Mutilation, including beheadings, is considered a war crime both under Common Article 3 of the Geneva Conventions and Article 8 of the Rome Statute of the ICC. Article 8 (2)(c)(i) of the Rome Statute explicitly prohibits, “Violence to life and person, in particular murder of all kinds, mutilation, cruel treatment and torture,” as war crimes.
On September 6, 2018, the ICC granted its Chief Prosecutor jurisdiction to investigate and possibly prosecute the crime against humanity of forced deportation of Rohingya to Bangladesh, as well as persecution and other inhumane acts.

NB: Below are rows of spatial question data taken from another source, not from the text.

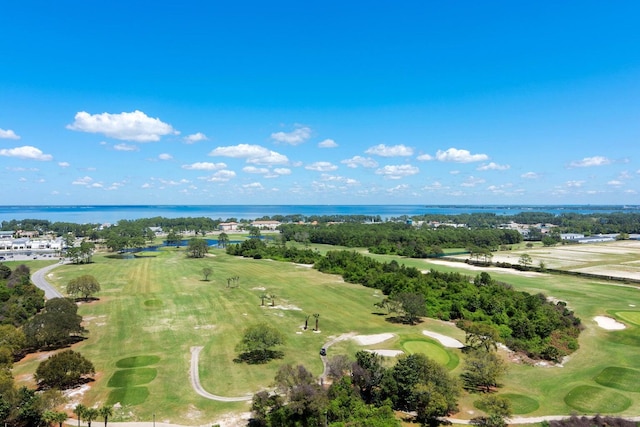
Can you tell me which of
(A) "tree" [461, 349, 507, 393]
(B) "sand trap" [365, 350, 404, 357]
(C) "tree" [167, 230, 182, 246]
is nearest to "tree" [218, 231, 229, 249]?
(C) "tree" [167, 230, 182, 246]

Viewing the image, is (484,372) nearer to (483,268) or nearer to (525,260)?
(483,268)

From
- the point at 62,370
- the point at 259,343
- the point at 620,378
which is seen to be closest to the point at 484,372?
the point at 620,378

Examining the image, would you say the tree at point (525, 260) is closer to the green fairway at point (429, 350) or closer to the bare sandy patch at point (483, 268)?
the bare sandy patch at point (483, 268)

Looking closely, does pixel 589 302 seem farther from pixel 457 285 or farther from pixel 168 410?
pixel 168 410

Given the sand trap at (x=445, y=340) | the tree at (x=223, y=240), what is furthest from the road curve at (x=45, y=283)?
the sand trap at (x=445, y=340)

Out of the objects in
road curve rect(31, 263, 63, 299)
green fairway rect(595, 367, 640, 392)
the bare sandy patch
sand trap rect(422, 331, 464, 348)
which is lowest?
green fairway rect(595, 367, 640, 392)

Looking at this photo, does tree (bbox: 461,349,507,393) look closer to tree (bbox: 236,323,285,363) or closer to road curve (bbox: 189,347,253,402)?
tree (bbox: 236,323,285,363)

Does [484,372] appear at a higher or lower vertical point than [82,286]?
lower
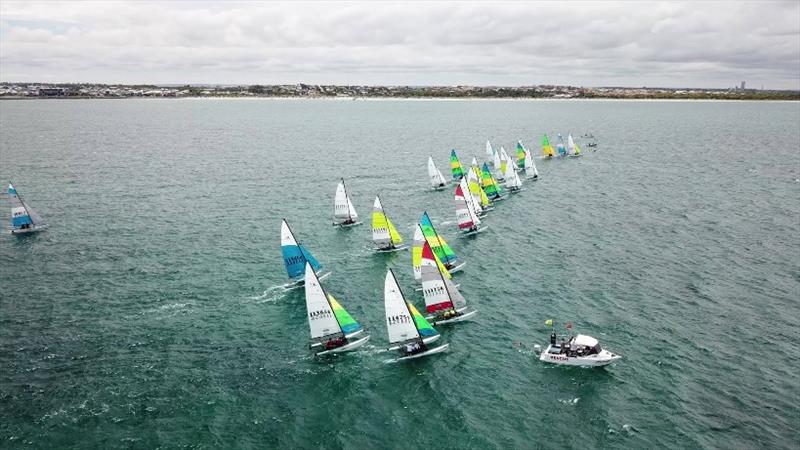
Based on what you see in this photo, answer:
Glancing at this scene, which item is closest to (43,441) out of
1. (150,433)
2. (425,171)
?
(150,433)

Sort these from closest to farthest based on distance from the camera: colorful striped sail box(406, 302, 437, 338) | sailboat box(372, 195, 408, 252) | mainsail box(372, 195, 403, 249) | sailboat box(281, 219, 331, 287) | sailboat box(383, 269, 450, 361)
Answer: sailboat box(383, 269, 450, 361) < colorful striped sail box(406, 302, 437, 338) < sailboat box(281, 219, 331, 287) < mainsail box(372, 195, 403, 249) < sailboat box(372, 195, 408, 252)

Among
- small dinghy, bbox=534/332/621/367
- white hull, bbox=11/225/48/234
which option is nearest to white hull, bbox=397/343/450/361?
small dinghy, bbox=534/332/621/367

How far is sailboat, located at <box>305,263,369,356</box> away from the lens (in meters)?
58.5

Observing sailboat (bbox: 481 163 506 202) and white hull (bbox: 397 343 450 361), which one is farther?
sailboat (bbox: 481 163 506 202)

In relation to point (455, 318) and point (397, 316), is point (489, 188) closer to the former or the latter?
point (455, 318)

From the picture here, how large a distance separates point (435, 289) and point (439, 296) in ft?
3.21

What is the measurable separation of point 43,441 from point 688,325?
214 ft

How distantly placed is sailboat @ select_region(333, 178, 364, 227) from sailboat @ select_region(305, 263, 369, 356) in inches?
1779

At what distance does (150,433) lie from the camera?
151 feet

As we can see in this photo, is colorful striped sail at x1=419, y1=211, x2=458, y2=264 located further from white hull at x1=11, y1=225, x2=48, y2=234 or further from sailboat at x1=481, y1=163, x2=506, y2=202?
white hull at x1=11, y1=225, x2=48, y2=234

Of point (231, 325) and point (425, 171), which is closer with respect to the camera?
point (231, 325)

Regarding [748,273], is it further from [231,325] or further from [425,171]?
[425,171]

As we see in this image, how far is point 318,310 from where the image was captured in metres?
58.7

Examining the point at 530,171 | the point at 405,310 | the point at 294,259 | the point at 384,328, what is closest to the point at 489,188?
the point at 530,171
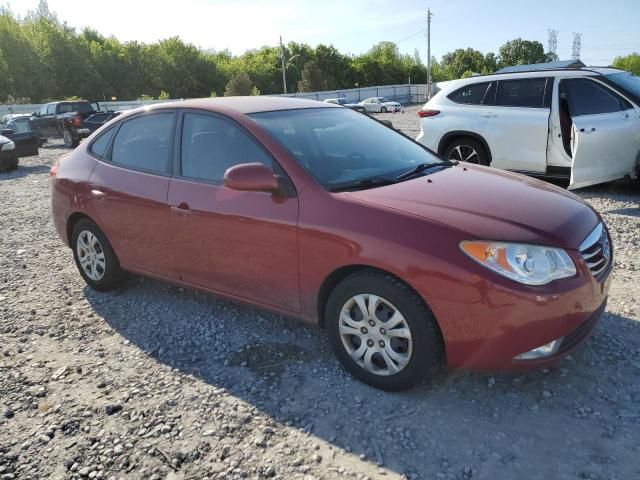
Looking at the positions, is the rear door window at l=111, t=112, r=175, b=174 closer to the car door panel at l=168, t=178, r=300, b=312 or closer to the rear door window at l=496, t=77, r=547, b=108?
the car door panel at l=168, t=178, r=300, b=312

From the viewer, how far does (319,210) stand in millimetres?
3016

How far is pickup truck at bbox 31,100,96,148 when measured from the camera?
20000 mm

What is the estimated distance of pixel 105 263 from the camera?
4.54 meters

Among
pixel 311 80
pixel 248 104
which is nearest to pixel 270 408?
pixel 248 104

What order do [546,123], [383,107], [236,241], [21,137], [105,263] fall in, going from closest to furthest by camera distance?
[236,241]
[105,263]
[546,123]
[21,137]
[383,107]

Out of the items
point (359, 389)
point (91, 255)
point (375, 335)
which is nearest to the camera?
point (375, 335)

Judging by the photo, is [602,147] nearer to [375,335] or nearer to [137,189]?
[375,335]

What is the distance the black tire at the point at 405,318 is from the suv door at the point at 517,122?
200 inches

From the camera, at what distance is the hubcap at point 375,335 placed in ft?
9.28

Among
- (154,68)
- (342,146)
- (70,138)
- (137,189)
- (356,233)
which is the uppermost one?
(154,68)

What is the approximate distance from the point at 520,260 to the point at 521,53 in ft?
367

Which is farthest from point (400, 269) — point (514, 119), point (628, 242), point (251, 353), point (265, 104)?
point (514, 119)

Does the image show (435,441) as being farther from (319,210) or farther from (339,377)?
(319,210)

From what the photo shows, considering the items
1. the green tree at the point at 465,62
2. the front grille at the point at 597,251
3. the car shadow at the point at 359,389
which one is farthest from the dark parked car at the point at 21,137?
the green tree at the point at 465,62
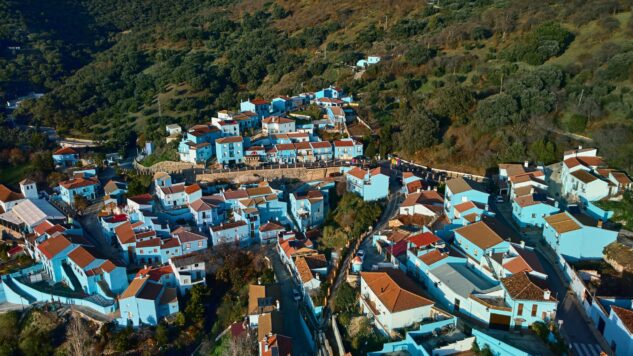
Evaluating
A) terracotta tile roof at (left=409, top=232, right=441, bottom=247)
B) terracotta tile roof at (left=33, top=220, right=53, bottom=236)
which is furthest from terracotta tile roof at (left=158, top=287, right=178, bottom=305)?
terracotta tile roof at (left=409, top=232, right=441, bottom=247)

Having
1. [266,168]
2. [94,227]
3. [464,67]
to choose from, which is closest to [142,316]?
[94,227]

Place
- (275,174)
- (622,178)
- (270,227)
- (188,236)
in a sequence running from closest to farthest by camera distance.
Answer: (622,178) < (188,236) < (270,227) < (275,174)

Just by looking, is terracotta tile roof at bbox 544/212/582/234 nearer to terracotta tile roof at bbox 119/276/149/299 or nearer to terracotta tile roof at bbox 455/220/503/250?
terracotta tile roof at bbox 455/220/503/250

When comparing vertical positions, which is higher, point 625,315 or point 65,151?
point 625,315

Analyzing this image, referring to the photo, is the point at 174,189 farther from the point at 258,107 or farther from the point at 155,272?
the point at 258,107

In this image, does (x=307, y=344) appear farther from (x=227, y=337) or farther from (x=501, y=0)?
(x=501, y=0)

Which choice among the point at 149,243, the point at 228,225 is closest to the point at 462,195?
the point at 228,225

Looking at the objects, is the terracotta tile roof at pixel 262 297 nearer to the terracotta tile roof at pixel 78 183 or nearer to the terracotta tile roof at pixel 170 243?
the terracotta tile roof at pixel 170 243
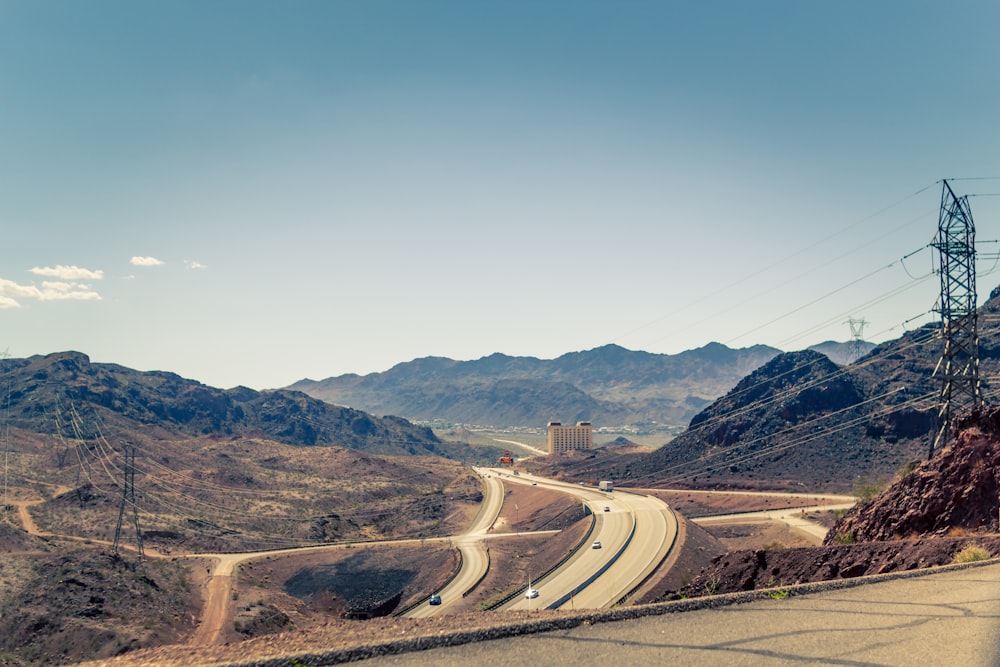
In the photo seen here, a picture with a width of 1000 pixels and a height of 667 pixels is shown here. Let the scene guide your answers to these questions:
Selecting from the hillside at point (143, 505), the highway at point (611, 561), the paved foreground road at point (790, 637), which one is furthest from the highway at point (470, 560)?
the paved foreground road at point (790, 637)

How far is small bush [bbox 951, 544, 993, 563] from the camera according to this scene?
16.4 m

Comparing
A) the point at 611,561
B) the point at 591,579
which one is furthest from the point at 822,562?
the point at 611,561

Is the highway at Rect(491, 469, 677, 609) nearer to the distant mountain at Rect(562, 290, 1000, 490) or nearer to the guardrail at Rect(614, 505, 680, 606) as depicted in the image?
the guardrail at Rect(614, 505, 680, 606)

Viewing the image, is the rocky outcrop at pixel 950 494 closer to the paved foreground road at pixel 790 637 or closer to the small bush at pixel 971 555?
the small bush at pixel 971 555

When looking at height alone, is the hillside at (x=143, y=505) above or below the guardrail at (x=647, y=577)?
above

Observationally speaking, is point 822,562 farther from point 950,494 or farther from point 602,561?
point 602,561

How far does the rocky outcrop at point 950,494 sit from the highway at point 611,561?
14731 millimetres

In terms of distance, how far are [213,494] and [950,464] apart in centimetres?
10328

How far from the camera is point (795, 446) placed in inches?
4380

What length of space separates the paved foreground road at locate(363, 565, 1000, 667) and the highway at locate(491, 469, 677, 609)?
64.2ft

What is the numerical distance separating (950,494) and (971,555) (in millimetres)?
9259

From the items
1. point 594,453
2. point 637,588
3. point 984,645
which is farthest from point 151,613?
point 594,453

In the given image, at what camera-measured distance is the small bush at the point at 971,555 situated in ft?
53.7

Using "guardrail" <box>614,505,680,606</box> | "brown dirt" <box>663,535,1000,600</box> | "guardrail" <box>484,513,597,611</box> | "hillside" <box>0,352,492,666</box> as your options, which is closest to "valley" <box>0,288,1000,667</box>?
"brown dirt" <box>663,535,1000,600</box>
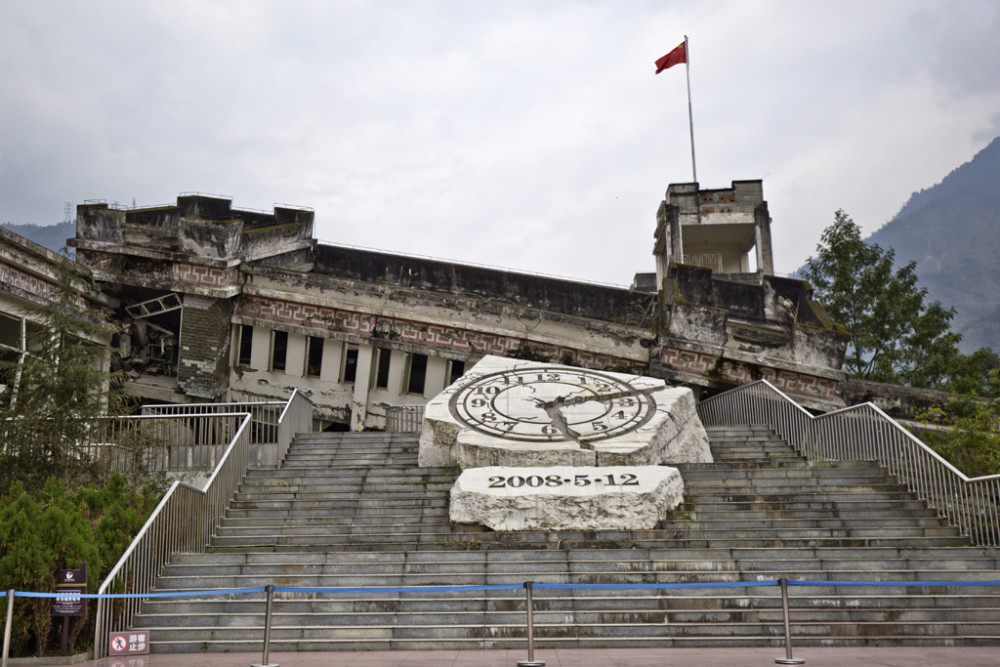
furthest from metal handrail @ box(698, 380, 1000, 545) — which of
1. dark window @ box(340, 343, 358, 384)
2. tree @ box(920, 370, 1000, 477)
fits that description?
dark window @ box(340, 343, 358, 384)

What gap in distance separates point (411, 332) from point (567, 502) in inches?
416

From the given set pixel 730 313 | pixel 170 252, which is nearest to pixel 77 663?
pixel 170 252

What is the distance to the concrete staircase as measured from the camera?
8547 millimetres

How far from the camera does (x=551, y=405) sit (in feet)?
46.6

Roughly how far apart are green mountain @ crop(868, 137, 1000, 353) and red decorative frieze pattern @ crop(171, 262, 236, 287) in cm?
7895

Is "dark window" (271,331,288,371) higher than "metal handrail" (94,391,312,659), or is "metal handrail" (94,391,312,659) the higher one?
"dark window" (271,331,288,371)

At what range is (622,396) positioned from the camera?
1445cm

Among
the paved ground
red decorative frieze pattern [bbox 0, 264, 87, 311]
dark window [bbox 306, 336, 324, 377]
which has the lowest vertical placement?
the paved ground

While the court’s jurisdiction stemmed from the Rohingya genocide of 2016 and 2017, its jurisdiction is indefinite, and its investigation could focus on any individual or group deemed responsible for perpetrating the forced deportation of Rohingya to Bangladesh, including the AA.
The ICC Chief Prosecutor should include the AA’s attacks on Rohingya civilians as part of his ongoing investigation, said Fortify Rights.
“The Arakan Army must end its campaign of torture and killings of Rohingya in detention facilities and villages,” said Ejaz Min Khant. “If the Arakan Army wants to be seen as a legitimate revolutionary armed force, it must respect international law, protect civilians, and be held accountable for the atrocities it has committed.”